Written request - Copy word for word every line from the one containing "When comparing (x=673, y=136)" through the last line of the rows, both ends included.

--- START OF Records for the exercise ---

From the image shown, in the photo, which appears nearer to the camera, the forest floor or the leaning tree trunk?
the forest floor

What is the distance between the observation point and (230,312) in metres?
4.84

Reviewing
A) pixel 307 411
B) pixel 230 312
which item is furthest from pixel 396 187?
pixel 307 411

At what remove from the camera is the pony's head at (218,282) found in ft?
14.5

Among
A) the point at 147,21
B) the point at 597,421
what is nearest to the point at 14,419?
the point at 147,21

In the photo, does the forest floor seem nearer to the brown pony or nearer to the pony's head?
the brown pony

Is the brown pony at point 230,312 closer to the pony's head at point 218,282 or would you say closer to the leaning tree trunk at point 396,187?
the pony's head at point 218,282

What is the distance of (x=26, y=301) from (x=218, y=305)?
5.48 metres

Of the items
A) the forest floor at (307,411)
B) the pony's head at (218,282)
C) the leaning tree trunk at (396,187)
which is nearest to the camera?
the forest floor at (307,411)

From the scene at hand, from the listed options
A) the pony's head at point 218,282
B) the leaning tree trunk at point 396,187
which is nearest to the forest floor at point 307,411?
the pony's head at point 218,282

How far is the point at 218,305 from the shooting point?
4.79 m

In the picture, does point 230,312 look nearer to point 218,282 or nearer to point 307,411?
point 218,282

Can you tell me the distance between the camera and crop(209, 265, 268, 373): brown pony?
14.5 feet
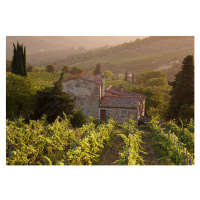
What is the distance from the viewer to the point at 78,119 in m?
10.9

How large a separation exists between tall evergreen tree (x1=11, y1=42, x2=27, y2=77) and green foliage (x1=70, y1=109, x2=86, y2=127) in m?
3.30

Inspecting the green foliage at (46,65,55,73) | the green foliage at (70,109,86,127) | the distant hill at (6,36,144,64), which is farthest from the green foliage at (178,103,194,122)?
the green foliage at (46,65,55,73)

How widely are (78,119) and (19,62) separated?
4.12m

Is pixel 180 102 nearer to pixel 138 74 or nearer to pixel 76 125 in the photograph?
pixel 76 125

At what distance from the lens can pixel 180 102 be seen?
37.2 feet

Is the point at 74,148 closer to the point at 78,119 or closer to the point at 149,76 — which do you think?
the point at 78,119

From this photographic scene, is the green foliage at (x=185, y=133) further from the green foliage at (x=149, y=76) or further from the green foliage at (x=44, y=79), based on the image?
the green foliage at (x=149, y=76)

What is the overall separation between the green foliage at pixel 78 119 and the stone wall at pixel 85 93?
27 cm

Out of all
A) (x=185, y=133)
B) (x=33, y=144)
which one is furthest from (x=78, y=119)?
(x=185, y=133)

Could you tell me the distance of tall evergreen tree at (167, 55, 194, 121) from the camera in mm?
11062

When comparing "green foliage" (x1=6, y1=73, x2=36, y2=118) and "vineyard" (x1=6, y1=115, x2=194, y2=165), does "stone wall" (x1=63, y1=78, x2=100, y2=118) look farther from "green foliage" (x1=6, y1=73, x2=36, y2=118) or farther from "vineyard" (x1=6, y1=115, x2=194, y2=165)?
"green foliage" (x1=6, y1=73, x2=36, y2=118)

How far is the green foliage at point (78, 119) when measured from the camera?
1090 centimetres

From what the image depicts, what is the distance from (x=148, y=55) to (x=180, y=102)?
15627 millimetres

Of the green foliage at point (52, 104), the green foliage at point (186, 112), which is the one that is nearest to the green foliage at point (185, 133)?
the green foliage at point (186, 112)
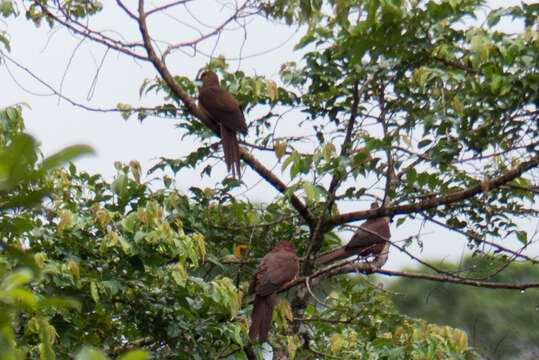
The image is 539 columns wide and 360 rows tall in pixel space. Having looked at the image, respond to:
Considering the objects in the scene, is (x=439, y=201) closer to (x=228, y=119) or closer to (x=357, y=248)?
(x=357, y=248)

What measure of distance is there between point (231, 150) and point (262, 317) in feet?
3.18

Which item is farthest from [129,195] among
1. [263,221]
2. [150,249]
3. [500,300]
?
[500,300]

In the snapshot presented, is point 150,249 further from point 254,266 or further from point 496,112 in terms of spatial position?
point 496,112

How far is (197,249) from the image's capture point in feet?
10.5

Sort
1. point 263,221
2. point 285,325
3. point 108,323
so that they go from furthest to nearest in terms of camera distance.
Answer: point 263,221
point 285,325
point 108,323

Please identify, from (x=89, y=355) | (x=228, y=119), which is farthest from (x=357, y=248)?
(x=89, y=355)

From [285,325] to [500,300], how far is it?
1190 centimetres

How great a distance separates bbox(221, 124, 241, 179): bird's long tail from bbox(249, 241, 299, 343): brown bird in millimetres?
546

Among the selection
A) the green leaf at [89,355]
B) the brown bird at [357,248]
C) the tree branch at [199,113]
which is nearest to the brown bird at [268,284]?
the tree branch at [199,113]

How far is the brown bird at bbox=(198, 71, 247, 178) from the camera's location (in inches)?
157

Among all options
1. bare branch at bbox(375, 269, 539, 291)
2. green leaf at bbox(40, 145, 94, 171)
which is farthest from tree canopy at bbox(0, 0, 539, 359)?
green leaf at bbox(40, 145, 94, 171)

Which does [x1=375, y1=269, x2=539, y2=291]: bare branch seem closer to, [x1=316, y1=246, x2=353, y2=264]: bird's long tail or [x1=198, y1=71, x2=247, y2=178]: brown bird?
[x1=316, y1=246, x2=353, y2=264]: bird's long tail

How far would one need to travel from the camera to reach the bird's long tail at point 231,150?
396 cm

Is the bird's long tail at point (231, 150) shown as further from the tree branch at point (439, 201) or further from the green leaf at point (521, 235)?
the green leaf at point (521, 235)
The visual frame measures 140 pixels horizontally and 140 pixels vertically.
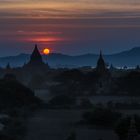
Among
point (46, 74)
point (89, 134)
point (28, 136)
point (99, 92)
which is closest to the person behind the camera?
point (28, 136)

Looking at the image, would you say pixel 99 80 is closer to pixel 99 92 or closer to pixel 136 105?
pixel 99 92

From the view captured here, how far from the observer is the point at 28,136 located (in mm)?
42562

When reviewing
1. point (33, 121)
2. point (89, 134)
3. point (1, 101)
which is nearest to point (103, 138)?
point (89, 134)

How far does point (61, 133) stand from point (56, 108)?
22.0m

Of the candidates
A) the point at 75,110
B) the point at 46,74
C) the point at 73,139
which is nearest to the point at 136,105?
the point at 75,110

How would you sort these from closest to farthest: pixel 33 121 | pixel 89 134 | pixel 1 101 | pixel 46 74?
pixel 89 134 < pixel 33 121 < pixel 1 101 < pixel 46 74

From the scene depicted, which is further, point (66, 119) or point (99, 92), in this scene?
point (99, 92)

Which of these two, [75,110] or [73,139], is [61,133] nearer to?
[73,139]

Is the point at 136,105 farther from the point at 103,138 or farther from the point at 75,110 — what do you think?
the point at 103,138

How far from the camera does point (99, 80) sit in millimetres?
93250

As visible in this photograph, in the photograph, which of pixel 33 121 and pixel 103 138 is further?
pixel 33 121

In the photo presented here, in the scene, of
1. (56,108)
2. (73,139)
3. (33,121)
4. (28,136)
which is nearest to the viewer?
(73,139)

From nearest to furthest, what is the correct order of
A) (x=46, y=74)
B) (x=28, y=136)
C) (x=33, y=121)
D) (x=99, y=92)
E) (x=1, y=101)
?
(x=28, y=136)
(x=33, y=121)
(x=1, y=101)
(x=99, y=92)
(x=46, y=74)

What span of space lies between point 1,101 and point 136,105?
13.0m
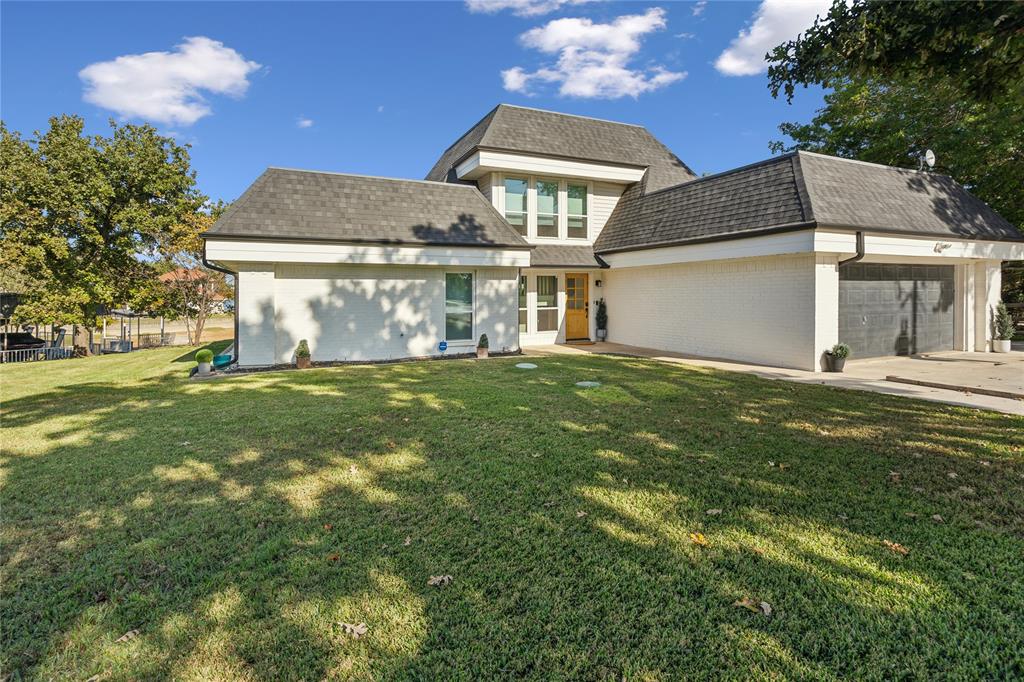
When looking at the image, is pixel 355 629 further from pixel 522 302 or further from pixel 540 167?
pixel 540 167

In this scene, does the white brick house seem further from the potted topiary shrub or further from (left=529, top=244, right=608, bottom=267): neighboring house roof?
the potted topiary shrub

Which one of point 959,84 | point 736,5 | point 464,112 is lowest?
point 959,84

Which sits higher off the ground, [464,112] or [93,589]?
[464,112]

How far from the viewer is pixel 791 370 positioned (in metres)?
11.6

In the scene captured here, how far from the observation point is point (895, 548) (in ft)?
11.2

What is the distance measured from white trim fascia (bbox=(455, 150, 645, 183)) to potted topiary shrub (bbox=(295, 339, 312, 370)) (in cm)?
810

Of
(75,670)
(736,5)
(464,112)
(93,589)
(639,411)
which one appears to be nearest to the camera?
(75,670)

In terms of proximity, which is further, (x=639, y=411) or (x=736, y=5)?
(x=736, y=5)

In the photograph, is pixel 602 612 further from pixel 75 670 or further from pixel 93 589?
pixel 93 589

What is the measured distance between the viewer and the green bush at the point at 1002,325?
14205 mm

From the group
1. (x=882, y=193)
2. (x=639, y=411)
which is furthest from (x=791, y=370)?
(x=639, y=411)

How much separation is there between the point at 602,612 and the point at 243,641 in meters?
1.94

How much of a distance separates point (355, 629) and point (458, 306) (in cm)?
1202

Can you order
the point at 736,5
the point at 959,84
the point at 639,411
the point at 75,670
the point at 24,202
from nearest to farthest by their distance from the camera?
the point at 75,670 < the point at 959,84 < the point at 639,411 < the point at 736,5 < the point at 24,202
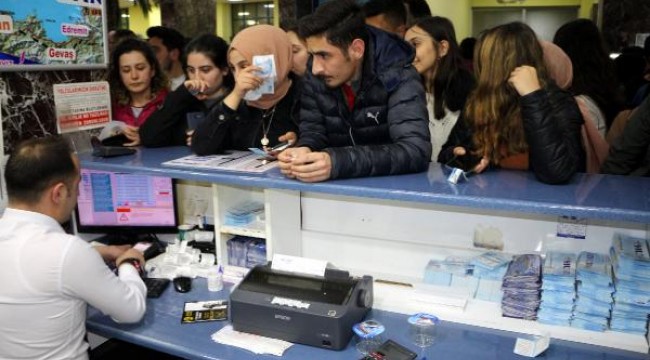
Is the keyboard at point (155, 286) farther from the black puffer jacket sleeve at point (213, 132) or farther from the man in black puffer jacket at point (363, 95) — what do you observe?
the man in black puffer jacket at point (363, 95)

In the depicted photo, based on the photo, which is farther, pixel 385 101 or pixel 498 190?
pixel 385 101

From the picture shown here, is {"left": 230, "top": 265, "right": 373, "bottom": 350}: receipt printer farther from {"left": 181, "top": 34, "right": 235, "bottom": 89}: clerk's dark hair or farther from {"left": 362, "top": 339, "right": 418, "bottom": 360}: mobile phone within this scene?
→ {"left": 181, "top": 34, "right": 235, "bottom": 89}: clerk's dark hair

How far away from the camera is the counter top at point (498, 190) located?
4.44ft

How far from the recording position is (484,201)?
4.68 feet

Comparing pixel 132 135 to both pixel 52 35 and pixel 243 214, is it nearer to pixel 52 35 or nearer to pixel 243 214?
pixel 52 35

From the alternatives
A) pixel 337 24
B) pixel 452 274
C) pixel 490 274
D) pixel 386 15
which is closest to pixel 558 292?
pixel 490 274

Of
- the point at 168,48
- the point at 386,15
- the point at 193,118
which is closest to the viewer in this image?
the point at 193,118

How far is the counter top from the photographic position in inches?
53.2

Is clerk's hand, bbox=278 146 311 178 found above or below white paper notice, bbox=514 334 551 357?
above

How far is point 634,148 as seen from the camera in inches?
85.3

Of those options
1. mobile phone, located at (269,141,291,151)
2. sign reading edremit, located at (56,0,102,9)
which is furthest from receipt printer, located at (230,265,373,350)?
sign reading edremit, located at (56,0,102,9)

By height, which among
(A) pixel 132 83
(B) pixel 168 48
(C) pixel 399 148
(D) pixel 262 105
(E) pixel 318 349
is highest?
(B) pixel 168 48

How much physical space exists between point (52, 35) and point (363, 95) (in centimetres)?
136

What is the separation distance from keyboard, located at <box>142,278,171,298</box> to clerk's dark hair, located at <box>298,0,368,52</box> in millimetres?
1052
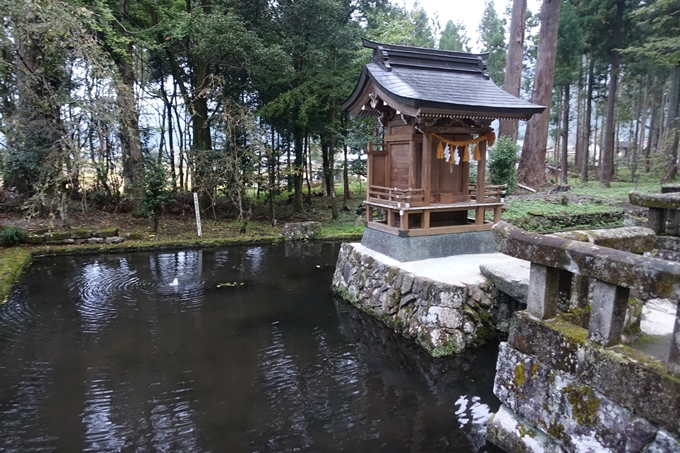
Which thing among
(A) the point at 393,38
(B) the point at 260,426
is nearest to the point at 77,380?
(B) the point at 260,426

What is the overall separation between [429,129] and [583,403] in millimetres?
6029

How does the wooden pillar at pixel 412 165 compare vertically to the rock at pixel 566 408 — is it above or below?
above

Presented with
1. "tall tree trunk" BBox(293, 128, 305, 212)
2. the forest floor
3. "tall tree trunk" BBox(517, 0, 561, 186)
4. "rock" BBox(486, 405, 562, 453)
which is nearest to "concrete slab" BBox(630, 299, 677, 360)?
"rock" BBox(486, 405, 562, 453)

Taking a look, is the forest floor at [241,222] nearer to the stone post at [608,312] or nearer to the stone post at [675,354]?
the stone post at [608,312]

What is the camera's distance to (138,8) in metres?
17.2

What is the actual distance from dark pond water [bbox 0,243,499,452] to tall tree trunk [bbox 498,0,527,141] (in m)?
12.9

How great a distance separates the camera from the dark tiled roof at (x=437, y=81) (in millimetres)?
7699

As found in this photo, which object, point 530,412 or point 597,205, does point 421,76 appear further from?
point 597,205

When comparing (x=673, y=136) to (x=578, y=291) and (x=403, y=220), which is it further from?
(x=578, y=291)

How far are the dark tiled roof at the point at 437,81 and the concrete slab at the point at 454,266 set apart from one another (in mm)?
2933

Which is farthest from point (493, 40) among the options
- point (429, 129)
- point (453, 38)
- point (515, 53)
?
point (429, 129)

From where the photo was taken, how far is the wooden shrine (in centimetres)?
800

--- END OF Records for the exercise ---

Solution to this problem -
When comparing (x=673, y=136) to (x=578, y=291) and (x=403, y=220), which is it further from?
(x=578, y=291)

How far are the dark tiled roof at the point at 437,81 and the concrete slab at the point at 454,266 set apart from one another (in mm)?
2933

Which is farthest from point (493, 40) among the options
- point (429, 129)
- point (453, 38)
- point (515, 53)
?
point (429, 129)

From where the photo was taken, how far is the wooden shrine (in centimetres)?
800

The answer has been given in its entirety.